On Monday, Bally’s Corporation announced it has reached a binding agreement with the Oakland Athletics for the construction of a Las Vegas Strip ballpark on a portion of the current Tropicana property.
According to Bally’s Corporation, the Athletics’ “state-of-the-art” ballpark is expected to welcome more than 2.5 million fans and visitors annually.

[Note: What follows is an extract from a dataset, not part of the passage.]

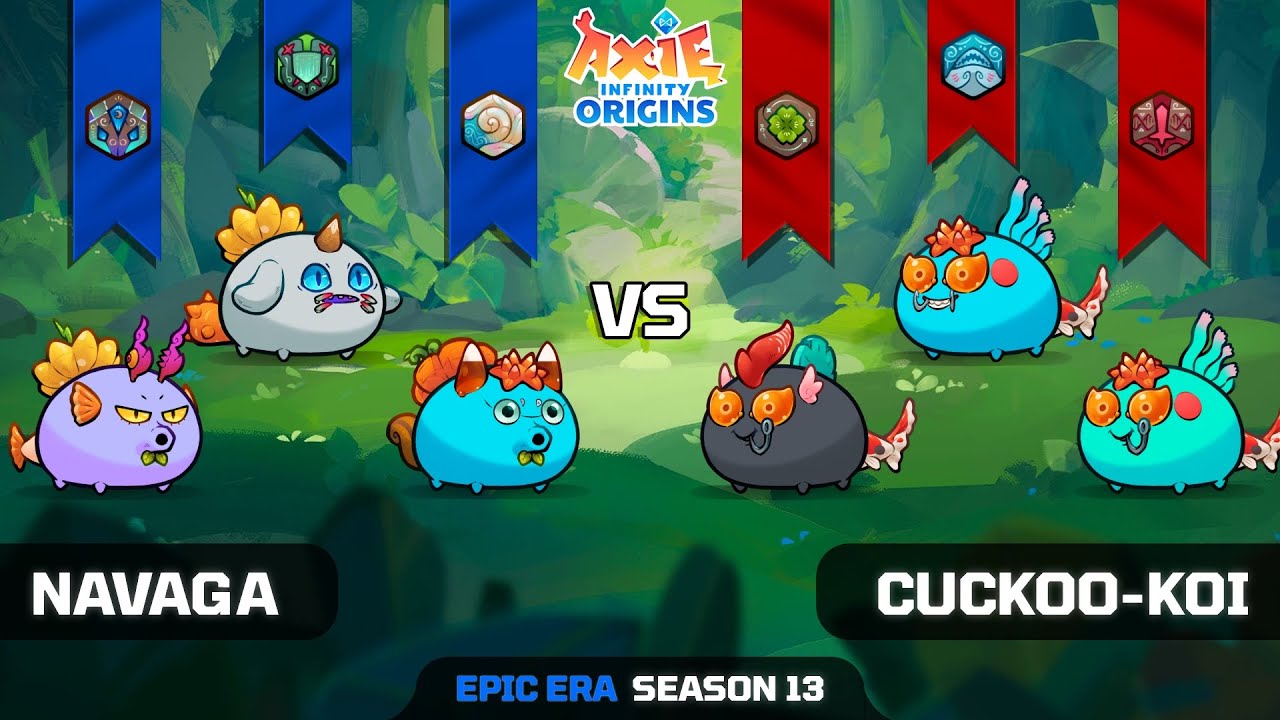 NAVAGA vs CUCKOO-KOI | SEASON 13 | AXIE INFINITY ORIGINS - YouTube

According to the release, the ballpark will provide a range of benefits to the site including:
- Substantial ballpark visitation materially enhancing future offerings within the development;
- Significant flexibility for an array of strategic options for the site, including the ability to develop in a phased approach with disciplined capital deployment;
- Massive, unlocked potential for iconic, global brands to partner and market one of the busiest intersections in the country with over seven million impressions a month;
- Transformational impact for the evolution of Bally’s database further solidifying it’s global, omni-channel strategy; and
- GLPI has agreed to fund up to $175 million towards certain shared improvements within the future development in exchange for a commensurate rent increase.
Oakland A’s President Dave Kaval, said, “We are excited about the potential to bring Major League Baseball to this iconic location. We are thrilled to work alongside Bally’s and GLPI, and look forward to finalizing plans to bring the Athletics to Southern Nevada.”
There’s no word on what this means for the A’s binding agreement with Red Rock Resorts, the parent company of Station Casinos. The team had announced a deal for about 49 acres to develop a ballpark at the site of the former Wild Wild West, though the purchase price was not disclosed.
In the meantime, we are also seeing renderings of what the Las Vegas Athletics ballpark may look like on the strip.
Before ground can be broken on a stadium, legislation must be approved for public financing, and Major League Baseball must grant approval for the A’s to leave Oakland.
The Athletics have played in Oakland since 1968.
Entering Tuesday, the team is 9-34 and already 17 games behind the first-place Texas Rangers in the American League West.
When the team is bad, fans do not show up. When the team is good, the fans still will not show up. This move needed to be made.